Requests
1. According to the overview of enslaved labor, why did the difference between the gang system and the task system matter for daily life? Answer in one to three sentences.
2. Extend the study guide on enslaved labor, picking up after its final line.

Supplied text
* START *

What this topic is asking

Topic 2.6 examines the work enslaved people performed, how labor systems varied by crop and region, and the central role of enslaved labor in the economy. The College Board wants you to connect the day-to-day reality of forced labor to the larger economic structure it built, and to recognize the skills enslaved people contributed.

The variety of enslaved labor

Enslaved people did far more than field work, though field work was the most common.

Labor systems: gang and task

The way labor was organized depended on the crop and region.

The difference mattered for daily life. The task system's relative autonomy helped sustain the distinctive Gullah communities of the rice coast, while the gang system's intensity defined the cotton South.

Enslaved labor and the economy

The economic stakes were enormous.

This is a key interpretive point of the course: the wealth of the United States in this era was built substantially on coerced, unpaid Black labor.

Try this

Q1. Name the two main labor systems and the crops each was associated with. [Recall]

  • Cue. The gang system (cotton and sugar), and the task system (Lowcountry rice).

* END *

Region labeling records
* START *

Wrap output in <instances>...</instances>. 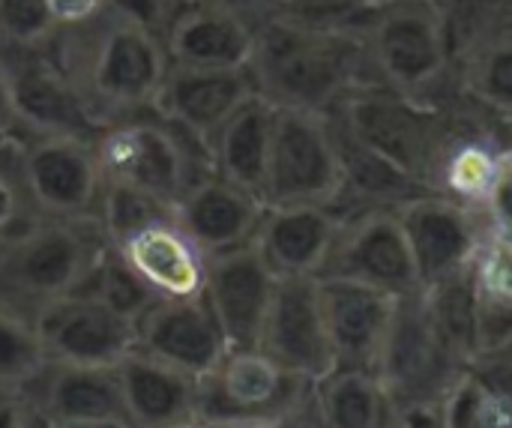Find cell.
<instances>
[{"mask_svg":"<svg viewBox=\"0 0 512 428\" xmlns=\"http://www.w3.org/2000/svg\"><path fill=\"white\" fill-rule=\"evenodd\" d=\"M342 216L333 207L318 204H282L270 207L258 225L255 246L276 279L321 276L339 237Z\"/></svg>","mask_w":512,"mask_h":428,"instance_id":"44dd1931","label":"cell"},{"mask_svg":"<svg viewBox=\"0 0 512 428\" xmlns=\"http://www.w3.org/2000/svg\"><path fill=\"white\" fill-rule=\"evenodd\" d=\"M186 0H105V15L147 30L165 42V33Z\"/></svg>","mask_w":512,"mask_h":428,"instance_id":"d590c367","label":"cell"},{"mask_svg":"<svg viewBox=\"0 0 512 428\" xmlns=\"http://www.w3.org/2000/svg\"><path fill=\"white\" fill-rule=\"evenodd\" d=\"M276 282L279 279L261 258L255 240L210 255L204 300L216 315L228 348H258Z\"/></svg>","mask_w":512,"mask_h":428,"instance_id":"2e32d148","label":"cell"},{"mask_svg":"<svg viewBox=\"0 0 512 428\" xmlns=\"http://www.w3.org/2000/svg\"><path fill=\"white\" fill-rule=\"evenodd\" d=\"M138 348L192 378H204L228 354V339L204 297L156 300L138 321Z\"/></svg>","mask_w":512,"mask_h":428,"instance_id":"d6986e66","label":"cell"},{"mask_svg":"<svg viewBox=\"0 0 512 428\" xmlns=\"http://www.w3.org/2000/svg\"><path fill=\"white\" fill-rule=\"evenodd\" d=\"M126 417L135 428L198 426V378L135 348L117 363Z\"/></svg>","mask_w":512,"mask_h":428,"instance_id":"603a6c76","label":"cell"},{"mask_svg":"<svg viewBox=\"0 0 512 428\" xmlns=\"http://www.w3.org/2000/svg\"><path fill=\"white\" fill-rule=\"evenodd\" d=\"M105 18L108 24L96 33L81 75L72 78L99 129L111 126V117L153 111L156 93L171 66L159 36L111 15Z\"/></svg>","mask_w":512,"mask_h":428,"instance_id":"8992f818","label":"cell"},{"mask_svg":"<svg viewBox=\"0 0 512 428\" xmlns=\"http://www.w3.org/2000/svg\"><path fill=\"white\" fill-rule=\"evenodd\" d=\"M45 369L48 357L33 327V318L0 303V393L30 396Z\"/></svg>","mask_w":512,"mask_h":428,"instance_id":"f1b7e54d","label":"cell"},{"mask_svg":"<svg viewBox=\"0 0 512 428\" xmlns=\"http://www.w3.org/2000/svg\"><path fill=\"white\" fill-rule=\"evenodd\" d=\"M210 3L231 12V15H237V18H243L252 27H258L261 21L273 18L276 12L285 9V0H210Z\"/></svg>","mask_w":512,"mask_h":428,"instance_id":"ab89813d","label":"cell"},{"mask_svg":"<svg viewBox=\"0 0 512 428\" xmlns=\"http://www.w3.org/2000/svg\"><path fill=\"white\" fill-rule=\"evenodd\" d=\"M255 96V81L249 69H195L168 66V75L156 93L153 114L192 132L207 147L225 120Z\"/></svg>","mask_w":512,"mask_h":428,"instance_id":"e0dca14e","label":"cell"},{"mask_svg":"<svg viewBox=\"0 0 512 428\" xmlns=\"http://www.w3.org/2000/svg\"><path fill=\"white\" fill-rule=\"evenodd\" d=\"M114 249L159 300L204 297L210 255L186 234L177 213L132 231Z\"/></svg>","mask_w":512,"mask_h":428,"instance_id":"ffe728a7","label":"cell"},{"mask_svg":"<svg viewBox=\"0 0 512 428\" xmlns=\"http://www.w3.org/2000/svg\"><path fill=\"white\" fill-rule=\"evenodd\" d=\"M276 132V105L264 96L246 99L210 141L216 174L264 198ZM267 201V198H264Z\"/></svg>","mask_w":512,"mask_h":428,"instance_id":"484cf974","label":"cell"},{"mask_svg":"<svg viewBox=\"0 0 512 428\" xmlns=\"http://www.w3.org/2000/svg\"><path fill=\"white\" fill-rule=\"evenodd\" d=\"M33 327L48 363L60 366H117L138 348V324L87 291L45 303Z\"/></svg>","mask_w":512,"mask_h":428,"instance_id":"7c38bea8","label":"cell"},{"mask_svg":"<svg viewBox=\"0 0 512 428\" xmlns=\"http://www.w3.org/2000/svg\"><path fill=\"white\" fill-rule=\"evenodd\" d=\"M21 186L45 219H99L102 165L87 135H33L21 153Z\"/></svg>","mask_w":512,"mask_h":428,"instance_id":"30bf717a","label":"cell"},{"mask_svg":"<svg viewBox=\"0 0 512 428\" xmlns=\"http://www.w3.org/2000/svg\"><path fill=\"white\" fill-rule=\"evenodd\" d=\"M252 42L255 27L210 0H186L165 33L168 60L195 69H243Z\"/></svg>","mask_w":512,"mask_h":428,"instance_id":"cb8c5ba5","label":"cell"},{"mask_svg":"<svg viewBox=\"0 0 512 428\" xmlns=\"http://www.w3.org/2000/svg\"><path fill=\"white\" fill-rule=\"evenodd\" d=\"M459 90L495 120L512 117V30L492 39L456 69Z\"/></svg>","mask_w":512,"mask_h":428,"instance_id":"f546056e","label":"cell"},{"mask_svg":"<svg viewBox=\"0 0 512 428\" xmlns=\"http://www.w3.org/2000/svg\"><path fill=\"white\" fill-rule=\"evenodd\" d=\"M18 129H24V123H21L18 105H15V93H12L9 75L0 66V144H6Z\"/></svg>","mask_w":512,"mask_h":428,"instance_id":"b9f144b4","label":"cell"},{"mask_svg":"<svg viewBox=\"0 0 512 428\" xmlns=\"http://www.w3.org/2000/svg\"><path fill=\"white\" fill-rule=\"evenodd\" d=\"M474 276L480 285L495 288L512 297V249L495 240H483L477 258H474Z\"/></svg>","mask_w":512,"mask_h":428,"instance_id":"74e56055","label":"cell"},{"mask_svg":"<svg viewBox=\"0 0 512 428\" xmlns=\"http://www.w3.org/2000/svg\"><path fill=\"white\" fill-rule=\"evenodd\" d=\"M444 414L447 428H512V399L465 369L444 396Z\"/></svg>","mask_w":512,"mask_h":428,"instance_id":"1f68e13d","label":"cell"},{"mask_svg":"<svg viewBox=\"0 0 512 428\" xmlns=\"http://www.w3.org/2000/svg\"><path fill=\"white\" fill-rule=\"evenodd\" d=\"M0 66L9 75L21 123L30 135H87L93 123L69 69L51 60L42 48H0Z\"/></svg>","mask_w":512,"mask_h":428,"instance_id":"9a60e30c","label":"cell"},{"mask_svg":"<svg viewBox=\"0 0 512 428\" xmlns=\"http://www.w3.org/2000/svg\"><path fill=\"white\" fill-rule=\"evenodd\" d=\"M453 72L492 39L512 30V0H438Z\"/></svg>","mask_w":512,"mask_h":428,"instance_id":"83f0119b","label":"cell"},{"mask_svg":"<svg viewBox=\"0 0 512 428\" xmlns=\"http://www.w3.org/2000/svg\"><path fill=\"white\" fill-rule=\"evenodd\" d=\"M18 213H21V189L15 177L6 168H0V237H6L18 225Z\"/></svg>","mask_w":512,"mask_h":428,"instance_id":"60d3db41","label":"cell"},{"mask_svg":"<svg viewBox=\"0 0 512 428\" xmlns=\"http://www.w3.org/2000/svg\"><path fill=\"white\" fill-rule=\"evenodd\" d=\"M369 3H390V0H369Z\"/></svg>","mask_w":512,"mask_h":428,"instance_id":"681fc988","label":"cell"},{"mask_svg":"<svg viewBox=\"0 0 512 428\" xmlns=\"http://www.w3.org/2000/svg\"><path fill=\"white\" fill-rule=\"evenodd\" d=\"M66 428H135L126 420H114V423H90V426H66Z\"/></svg>","mask_w":512,"mask_h":428,"instance_id":"7dc6e473","label":"cell"},{"mask_svg":"<svg viewBox=\"0 0 512 428\" xmlns=\"http://www.w3.org/2000/svg\"><path fill=\"white\" fill-rule=\"evenodd\" d=\"M57 30L48 0H0V48H42Z\"/></svg>","mask_w":512,"mask_h":428,"instance_id":"d6a6232c","label":"cell"},{"mask_svg":"<svg viewBox=\"0 0 512 428\" xmlns=\"http://www.w3.org/2000/svg\"><path fill=\"white\" fill-rule=\"evenodd\" d=\"M81 291L93 294L96 300H102L105 306H111L114 312H120L123 318H129L135 324L159 300L111 243L99 255V261H96V267H93V273Z\"/></svg>","mask_w":512,"mask_h":428,"instance_id":"4dcf8cb0","label":"cell"},{"mask_svg":"<svg viewBox=\"0 0 512 428\" xmlns=\"http://www.w3.org/2000/svg\"><path fill=\"white\" fill-rule=\"evenodd\" d=\"M369 0H285L282 12H294L324 24H348L360 27V15L366 12Z\"/></svg>","mask_w":512,"mask_h":428,"instance_id":"8d00e7d4","label":"cell"},{"mask_svg":"<svg viewBox=\"0 0 512 428\" xmlns=\"http://www.w3.org/2000/svg\"><path fill=\"white\" fill-rule=\"evenodd\" d=\"M345 192L342 156L327 114L276 108L273 153L264 198L270 207L318 204L339 207Z\"/></svg>","mask_w":512,"mask_h":428,"instance_id":"9c48e42d","label":"cell"},{"mask_svg":"<svg viewBox=\"0 0 512 428\" xmlns=\"http://www.w3.org/2000/svg\"><path fill=\"white\" fill-rule=\"evenodd\" d=\"M21 428H60L30 396L24 402V420H21Z\"/></svg>","mask_w":512,"mask_h":428,"instance_id":"f6af8a7d","label":"cell"},{"mask_svg":"<svg viewBox=\"0 0 512 428\" xmlns=\"http://www.w3.org/2000/svg\"><path fill=\"white\" fill-rule=\"evenodd\" d=\"M246 69L270 105L315 114H330L348 93L381 84L360 27L294 12H276L255 27Z\"/></svg>","mask_w":512,"mask_h":428,"instance_id":"6da1fadb","label":"cell"},{"mask_svg":"<svg viewBox=\"0 0 512 428\" xmlns=\"http://www.w3.org/2000/svg\"><path fill=\"white\" fill-rule=\"evenodd\" d=\"M195 428H267V426H246V423H201Z\"/></svg>","mask_w":512,"mask_h":428,"instance_id":"c3c4849f","label":"cell"},{"mask_svg":"<svg viewBox=\"0 0 512 428\" xmlns=\"http://www.w3.org/2000/svg\"><path fill=\"white\" fill-rule=\"evenodd\" d=\"M486 237L512 249V147H504L495 180L480 204Z\"/></svg>","mask_w":512,"mask_h":428,"instance_id":"e575fe53","label":"cell"},{"mask_svg":"<svg viewBox=\"0 0 512 428\" xmlns=\"http://www.w3.org/2000/svg\"><path fill=\"white\" fill-rule=\"evenodd\" d=\"M312 408L324 428H390L396 414L375 372L342 366L312 384Z\"/></svg>","mask_w":512,"mask_h":428,"instance_id":"4316f807","label":"cell"},{"mask_svg":"<svg viewBox=\"0 0 512 428\" xmlns=\"http://www.w3.org/2000/svg\"><path fill=\"white\" fill-rule=\"evenodd\" d=\"M267 201L222 174L198 180L177 204V222L207 252L219 255L255 240Z\"/></svg>","mask_w":512,"mask_h":428,"instance_id":"7402d4cb","label":"cell"},{"mask_svg":"<svg viewBox=\"0 0 512 428\" xmlns=\"http://www.w3.org/2000/svg\"><path fill=\"white\" fill-rule=\"evenodd\" d=\"M258 348L291 375L321 381L336 369L318 276L279 279Z\"/></svg>","mask_w":512,"mask_h":428,"instance_id":"5bb4252c","label":"cell"},{"mask_svg":"<svg viewBox=\"0 0 512 428\" xmlns=\"http://www.w3.org/2000/svg\"><path fill=\"white\" fill-rule=\"evenodd\" d=\"M318 282L336 366L375 372L399 297L333 276H318Z\"/></svg>","mask_w":512,"mask_h":428,"instance_id":"ac0fdd59","label":"cell"},{"mask_svg":"<svg viewBox=\"0 0 512 428\" xmlns=\"http://www.w3.org/2000/svg\"><path fill=\"white\" fill-rule=\"evenodd\" d=\"M393 210L408 237L420 285H435L468 270L486 240L480 210L441 192L411 195Z\"/></svg>","mask_w":512,"mask_h":428,"instance_id":"4fadbf2b","label":"cell"},{"mask_svg":"<svg viewBox=\"0 0 512 428\" xmlns=\"http://www.w3.org/2000/svg\"><path fill=\"white\" fill-rule=\"evenodd\" d=\"M27 396H3L0 393V428H21Z\"/></svg>","mask_w":512,"mask_h":428,"instance_id":"ee69618b","label":"cell"},{"mask_svg":"<svg viewBox=\"0 0 512 428\" xmlns=\"http://www.w3.org/2000/svg\"><path fill=\"white\" fill-rule=\"evenodd\" d=\"M267 428H324V426H321V420H318V414H315V408H312V396H309L303 405H297L294 411L282 414L279 420H273Z\"/></svg>","mask_w":512,"mask_h":428,"instance_id":"7bdbcfd3","label":"cell"},{"mask_svg":"<svg viewBox=\"0 0 512 428\" xmlns=\"http://www.w3.org/2000/svg\"><path fill=\"white\" fill-rule=\"evenodd\" d=\"M390 428H447L444 399H438V402H411V405H396L393 426Z\"/></svg>","mask_w":512,"mask_h":428,"instance_id":"f35d334b","label":"cell"},{"mask_svg":"<svg viewBox=\"0 0 512 428\" xmlns=\"http://www.w3.org/2000/svg\"><path fill=\"white\" fill-rule=\"evenodd\" d=\"M105 183L147 192L171 207L207 174H216L210 147L162 120H117L93 135Z\"/></svg>","mask_w":512,"mask_h":428,"instance_id":"5b68a950","label":"cell"},{"mask_svg":"<svg viewBox=\"0 0 512 428\" xmlns=\"http://www.w3.org/2000/svg\"><path fill=\"white\" fill-rule=\"evenodd\" d=\"M360 30L384 87L420 99H447L459 90L438 0L369 3Z\"/></svg>","mask_w":512,"mask_h":428,"instance_id":"277c9868","label":"cell"},{"mask_svg":"<svg viewBox=\"0 0 512 428\" xmlns=\"http://www.w3.org/2000/svg\"><path fill=\"white\" fill-rule=\"evenodd\" d=\"M468 105L471 99L462 90L447 99H420L378 84L348 93L330 114H336L360 144L429 189L435 162Z\"/></svg>","mask_w":512,"mask_h":428,"instance_id":"7a4b0ae2","label":"cell"},{"mask_svg":"<svg viewBox=\"0 0 512 428\" xmlns=\"http://www.w3.org/2000/svg\"><path fill=\"white\" fill-rule=\"evenodd\" d=\"M321 276L360 282L390 297L420 291V273L393 207H372L342 216L339 237Z\"/></svg>","mask_w":512,"mask_h":428,"instance_id":"8fae6325","label":"cell"},{"mask_svg":"<svg viewBox=\"0 0 512 428\" xmlns=\"http://www.w3.org/2000/svg\"><path fill=\"white\" fill-rule=\"evenodd\" d=\"M468 366L435 324L423 288L396 300V315L375 369L393 405L444 399Z\"/></svg>","mask_w":512,"mask_h":428,"instance_id":"52a82bcc","label":"cell"},{"mask_svg":"<svg viewBox=\"0 0 512 428\" xmlns=\"http://www.w3.org/2000/svg\"><path fill=\"white\" fill-rule=\"evenodd\" d=\"M512 351V297L477 282L474 300V360Z\"/></svg>","mask_w":512,"mask_h":428,"instance_id":"836d02e7","label":"cell"},{"mask_svg":"<svg viewBox=\"0 0 512 428\" xmlns=\"http://www.w3.org/2000/svg\"><path fill=\"white\" fill-rule=\"evenodd\" d=\"M312 396V381L291 375L261 348H228L222 363L198 378V426H270Z\"/></svg>","mask_w":512,"mask_h":428,"instance_id":"ba28073f","label":"cell"},{"mask_svg":"<svg viewBox=\"0 0 512 428\" xmlns=\"http://www.w3.org/2000/svg\"><path fill=\"white\" fill-rule=\"evenodd\" d=\"M498 138L504 147H512V117L510 120H498Z\"/></svg>","mask_w":512,"mask_h":428,"instance_id":"bcb514c9","label":"cell"},{"mask_svg":"<svg viewBox=\"0 0 512 428\" xmlns=\"http://www.w3.org/2000/svg\"><path fill=\"white\" fill-rule=\"evenodd\" d=\"M30 399L60 428L114 420L129 423L117 366L48 363L45 375L30 390Z\"/></svg>","mask_w":512,"mask_h":428,"instance_id":"d4e9b609","label":"cell"},{"mask_svg":"<svg viewBox=\"0 0 512 428\" xmlns=\"http://www.w3.org/2000/svg\"><path fill=\"white\" fill-rule=\"evenodd\" d=\"M108 240L99 219H42L0 237V303L33 318L90 279Z\"/></svg>","mask_w":512,"mask_h":428,"instance_id":"3957f363","label":"cell"}]
</instances>
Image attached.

* END *

The results
1. The task system gave enslaved people relative autonomy, which helped sustain the distinctive Gullah communities of the rice coast. The gang system was marked by its intensity, which defined the cotton South.

2.
Q2. Explain how enslaved labor was central to the American economy. [Short explanation]

  • Cue. Enslaved people grew cotton, the nation's largest export, which fed Northern and British textile mills and underpinned banking, shipping, and insurance, so the national and Atlantic economy depended on coerced Black labor.

Exam-style practice questions

Practice questions written in the style of College Board exam questions on this dot point, with worked answer explainers. The year tag is the paper they imitate, not the source.

AP 2024 (style)3 marksUsing a source describing work on a Southern plantation, complete the following. A) Identify ONE crop whose cultivation depended on enslaved labor. B) Describe the difference between the gang system and the task system. C) Explain ONE way enslaved labor was central to the American economy.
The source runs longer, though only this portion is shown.